失われた欠片のための子守唄

Lullaby for the Lost Pieces

ぼくたちは、気がついた時にはもうこの世界にいて、生きています。生きているのに、それが始まった時のことを覚えている人はいません。これは考えてみるととても不思議なことのように感じます。

長女が生まれる前の日、不安で眠れませんでした。こんなに未熟な自分が、果たして父親なんかになれるのだろうか。ちゃんと養えるだろうか。何をしてあげられるだろうか。

翌日、やり遂げた妻と、まだ目も開かない娘の顔をみて、ぼくは号泣しました。それまで張りつめていた気が緩んでしまったのでしょう。そのとき、ようやく気がつきました。

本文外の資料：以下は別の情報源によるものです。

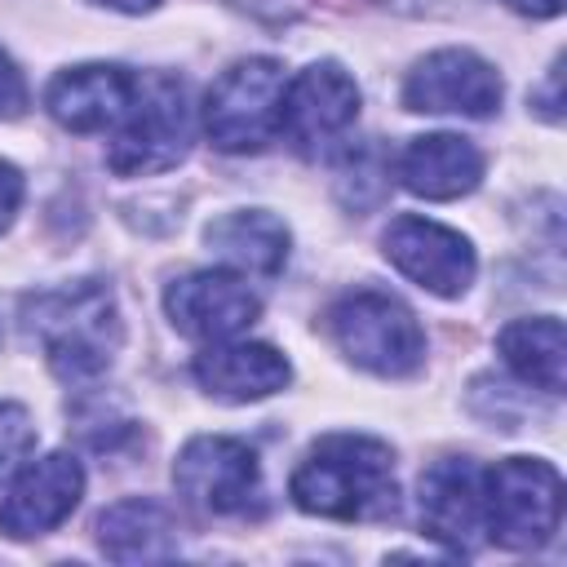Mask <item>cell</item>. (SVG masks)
<instances>
[{
	"mask_svg": "<svg viewBox=\"0 0 567 567\" xmlns=\"http://www.w3.org/2000/svg\"><path fill=\"white\" fill-rule=\"evenodd\" d=\"M292 377L288 359L266 341H208L195 354V381L221 403H257L284 390Z\"/></svg>",
	"mask_w": 567,
	"mask_h": 567,
	"instance_id": "15",
	"label": "cell"
},
{
	"mask_svg": "<svg viewBox=\"0 0 567 567\" xmlns=\"http://www.w3.org/2000/svg\"><path fill=\"white\" fill-rule=\"evenodd\" d=\"M164 310L177 332L195 341H226L261 315V301L235 270H190L168 284Z\"/></svg>",
	"mask_w": 567,
	"mask_h": 567,
	"instance_id": "11",
	"label": "cell"
},
{
	"mask_svg": "<svg viewBox=\"0 0 567 567\" xmlns=\"http://www.w3.org/2000/svg\"><path fill=\"white\" fill-rule=\"evenodd\" d=\"M173 483L186 505L217 518H239L261 505V461L244 439L199 434L173 461Z\"/></svg>",
	"mask_w": 567,
	"mask_h": 567,
	"instance_id": "7",
	"label": "cell"
},
{
	"mask_svg": "<svg viewBox=\"0 0 567 567\" xmlns=\"http://www.w3.org/2000/svg\"><path fill=\"white\" fill-rule=\"evenodd\" d=\"M208 252L226 261L235 275H279L288 261V226L266 208L221 213L204 230Z\"/></svg>",
	"mask_w": 567,
	"mask_h": 567,
	"instance_id": "18",
	"label": "cell"
},
{
	"mask_svg": "<svg viewBox=\"0 0 567 567\" xmlns=\"http://www.w3.org/2000/svg\"><path fill=\"white\" fill-rule=\"evenodd\" d=\"M93 4H106V9H115V13H146V9H155L159 0H93Z\"/></svg>",
	"mask_w": 567,
	"mask_h": 567,
	"instance_id": "24",
	"label": "cell"
},
{
	"mask_svg": "<svg viewBox=\"0 0 567 567\" xmlns=\"http://www.w3.org/2000/svg\"><path fill=\"white\" fill-rule=\"evenodd\" d=\"M31 443H35V425H31L27 408L0 399V478L31 452Z\"/></svg>",
	"mask_w": 567,
	"mask_h": 567,
	"instance_id": "20",
	"label": "cell"
},
{
	"mask_svg": "<svg viewBox=\"0 0 567 567\" xmlns=\"http://www.w3.org/2000/svg\"><path fill=\"white\" fill-rule=\"evenodd\" d=\"M403 106L421 115H470L483 120L501 106V75L470 49H439L421 58L403 80Z\"/></svg>",
	"mask_w": 567,
	"mask_h": 567,
	"instance_id": "8",
	"label": "cell"
},
{
	"mask_svg": "<svg viewBox=\"0 0 567 567\" xmlns=\"http://www.w3.org/2000/svg\"><path fill=\"white\" fill-rule=\"evenodd\" d=\"M381 244H385L390 266L434 297H461L474 284V248L452 226L403 213L385 226Z\"/></svg>",
	"mask_w": 567,
	"mask_h": 567,
	"instance_id": "9",
	"label": "cell"
},
{
	"mask_svg": "<svg viewBox=\"0 0 567 567\" xmlns=\"http://www.w3.org/2000/svg\"><path fill=\"white\" fill-rule=\"evenodd\" d=\"M487 536L505 549H540L563 518V478L540 456H509L483 470Z\"/></svg>",
	"mask_w": 567,
	"mask_h": 567,
	"instance_id": "5",
	"label": "cell"
},
{
	"mask_svg": "<svg viewBox=\"0 0 567 567\" xmlns=\"http://www.w3.org/2000/svg\"><path fill=\"white\" fill-rule=\"evenodd\" d=\"M354 120H359V84L337 62H315L297 80H288L279 133L301 155H319L337 146Z\"/></svg>",
	"mask_w": 567,
	"mask_h": 567,
	"instance_id": "10",
	"label": "cell"
},
{
	"mask_svg": "<svg viewBox=\"0 0 567 567\" xmlns=\"http://www.w3.org/2000/svg\"><path fill=\"white\" fill-rule=\"evenodd\" d=\"M133 93H137V80L124 66L84 62L53 75L44 106L71 133H102V128H120V120L133 106Z\"/></svg>",
	"mask_w": 567,
	"mask_h": 567,
	"instance_id": "14",
	"label": "cell"
},
{
	"mask_svg": "<svg viewBox=\"0 0 567 567\" xmlns=\"http://www.w3.org/2000/svg\"><path fill=\"white\" fill-rule=\"evenodd\" d=\"M501 4H509V9L523 13V18H558L567 0H501Z\"/></svg>",
	"mask_w": 567,
	"mask_h": 567,
	"instance_id": "23",
	"label": "cell"
},
{
	"mask_svg": "<svg viewBox=\"0 0 567 567\" xmlns=\"http://www.w3.org/2000/svg\"><path fill=\"white\" fill-rule=\"evenodd\" d=\"M288 71L275 58H244L226 66L204 97V133L217 151H261L284 128Z\"/></svg>",
	"mask_w": 567,
	"mask_h": 567,
	"instance_id": "3",
	"label": "cell"
},
{
	"mask_svg": "<svg viewBox=\"0 0 567 567\" xmlns=\"http://www.w3.org/2000/svg\"><path fill=\"white\" fill-rule=\"evenodd\" d=\"M84 492V465L71 452H49L40 461H27L0 501V532L13 540H31L53 532Z\"/></svg>",
	"mask_w": 567,
	"mask_h": 567,
	"instance_id": "13",
	"label": "cell"
},
{
	"mask_svg": "<svg viewBox=\"0 0 567 567\" xmlns=\"http://www.w3.org/2000/svg\"><path fill=\"white\" fill-rule=\"evenodd\" d=\"M27 80H22V71H18V62L0 49V120H18L22 111H27Z\"/></svg>",
	"mask_w": 567,
	"mask_h": 567,
	"instance_id": "21",
	"label": "cell"
},
{
	"mask_svg": "<svg viewBox=\"0 0 567 567\" xmlns=\"http://www.w3.org/2000/svg\"><path fill=\"white\" fill-rule=\"evenodd\" d=\"M297 509L341 523L385 518L399 505L394 456L381 439L368 434H328L319 439L288 483Z\"/></svg>",
	"mask_w": 567,
	"mask_h": 567,
	"instance_id": "1",
	"label": "cell"
},
{
	"mask_svg": "<svg viewBox=\"0 0 567 567\" xmlns=\"http://www.w3.org/2000/svg\"><path fill=\"white\" fill-rule=\"evenodd\" d=\"M394 173L421 199H461L483 182V151L456 133H425L399 151Z\"/></svg>",
	"mask_w": 567,
	"mask_h": 567,
	"instance_id": "16",
	"label": "cell"
},
{
	"mask_svg": "<svg viewBox=\"0 0 567 567\" xmlns=\"http://www.w3.org/2000/svg\"><path fill=\"white\" fill-rule=\"evenodd\" d=\"M18 204H22V173L9 159H0V235L9 230Z\"/></svg>",
	"mask_w": 567,
	"mask_h": 567,
	"instance_id": "22",
	"label": "cell"
},
{
	"mask_svg": "<svg viewBox=\"0 0 567 567\" xmlns=\"http://www.w3.org/2000/svg\"><path fill=\"white\" fill-rule=\"evenodd\" d=\"M421 523L452 554H474L487 536L483 470L465 456H443L421 474Z\"/></svg>",
	"mask_w": 567,
	"mask_h": 567,
	"instance_id": "12",
	"label": "cell"
},
{
	"mask_svg": "<svg viewBox=\"0 0 567 567\" xmlns=\"http://www.w3.org/2000/svg\"><path fill=\"white\" fill-rule=\"evenodd\" d=\"M22 315H27V332L40 341L49 368L62 381L102 377L124 337L111 288H102L93 279L44 288V292L27 297Z\"/></svg>",
	"mask_w": 567,
	"mask_h": 567,
	"instance_id": "2",
	"label": "cell"
},
{
	"mask_svg": "<svg viewBox=\"0 0 567 567\" xmlns=\"http://www.w3.org/2000/svg\"><path fill=\"white\" fill-rule=\"evenodd\" d=\"M328 332L341 354L372 377H408L425 363V332L416 315L390 292H346L328 310Z\"/></svg>",
	"mask_w": 567,
	"mask_h": 567,
	"instance_id": "4",
	"label": "cell"
},
{
	"mask_svg": "<svg viewBox=\"0 0 567 567\" xmlns=\"http://www.w3.org/2000/svg\"><path fill=\"white\" fill-rule=\"evenodd\" d=\"M501 359L536 390L563 394L567 381V337L558 315H536V319H514L496 337Z\"/></svg>",
	"mask_w": 567,
	"mask_h": 567,
	"instance_id": "19",
	"label": "cell"
},
{
	"mask_svg": "<svg viewBox=\"0 0 567 567\" xmlns=\"http://www.w3.org/2000/svg\"><path fill=\"white\" fill-rule=\"evenodd\" d=\"M97 545L115 563H164L177 558V523L168 505L133 496L97 514Z\"/></svg>",
	"mask_w": 567,
	"mask_h": 567,
	"instance_id": "17",
	"label": "cell"
},
{
	"mask_svg": "<svg viewBox=\"0 0 567 567\" xmlns=\"http://www.w3.org/2000/svg\"><path fill=\"white\" fill-rule=\"evenodd\" d=\"M190 106H186V89L173 75H146L137 80L133 106L120 120L106 164L124 177H146V173H164L173 164L186 159L190 151Z\"/></svg>",
	"mask_w": 567,
	"mask_h": 567,
	"instance_id": "6",
	"label": "cell"
}]
</instances>
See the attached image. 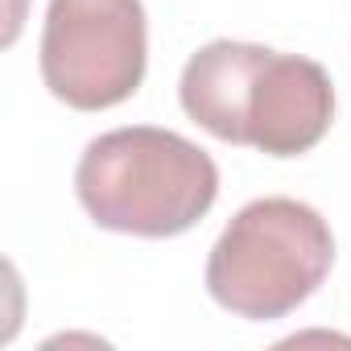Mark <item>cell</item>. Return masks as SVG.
Instances as JSON below:
<instances>
[{
	"instance_id": "3957f363",
	"label": "cell",
	"mask_w": 351,
	"mask_h": 351,
	"mask_svg": "<svg viewBox=\"0 0 351 351\" xmlns=\"http://www.w3.org/2000/svg\"><path fill=\"white\" fill-rule=\"evenodd\" d=\"M149 34L141 0H50L42 79L75 112H104L136 95Z\"/></svg>"
},
{
	"instance_id": "277c9868",
	"label": "cell",
	"mask_w": 351,
	"mask_h": 351,
	"mask_svg": "<svg viewBox=\"0 0 351 351\" xmlns=\"http://www.w3.org/2000/svg\"><path fill=\"white\" fill-rule=\"evenodd\" d=\"M335 120L330 75L302 54L261 50L240 91V145L269 157L310 153Z\"/></svg>"
},
{
	"instance_id": "7a4b0ae2",
	"label": "cell",
	"mask_w": 351,
	"mask_h": 351,
	"mask_svg": "<svg viewBox=\"0 0 351 351\" xmlns=\"http://www.w3.org/2000/svg\"><path fill=\"white\" fill-rule=\"evenodd\" d=\"M330 223L298 199H256L232 215L207 256V289L236 318L273 322L298 310L330 273Z\"/></svg>"
},
{
	"instance_id": "6da1fadb",
	"label": "cell",
	"mask_w": 351,
	"mask_h": 351,
	"mask_svg": "<svg viewBox=\"0 0 351 351\" xmlns=\"http://www.w3.org/2000/svg\"><path fill=\"white\" fill-rule=\"evenodd\" d=\"M83 211L120 236L165 240L191 232L219 195L215 161L169 128H116L95 136L75 169Z\"/></svg>"
}]
</instances>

ぼくが願っていたのは、妻と娘が無事であること、ただそれだけだったのです。

ぼくは、ぼくの父と母もまた、ぼくが生まれた時に同じことを感じたのではないかと思っています。でもぼくはそれを覚えていない。ぼくの最初のピースは、ぼくの中から失われてしまった。けれども、自分の子供が生まれることで、そのぽっかりと空いたところを埋めることができたように感じるのです。もしかすると、ひとはみなそのように、生まれながらにしてなにかを失って生きているのかもしれません。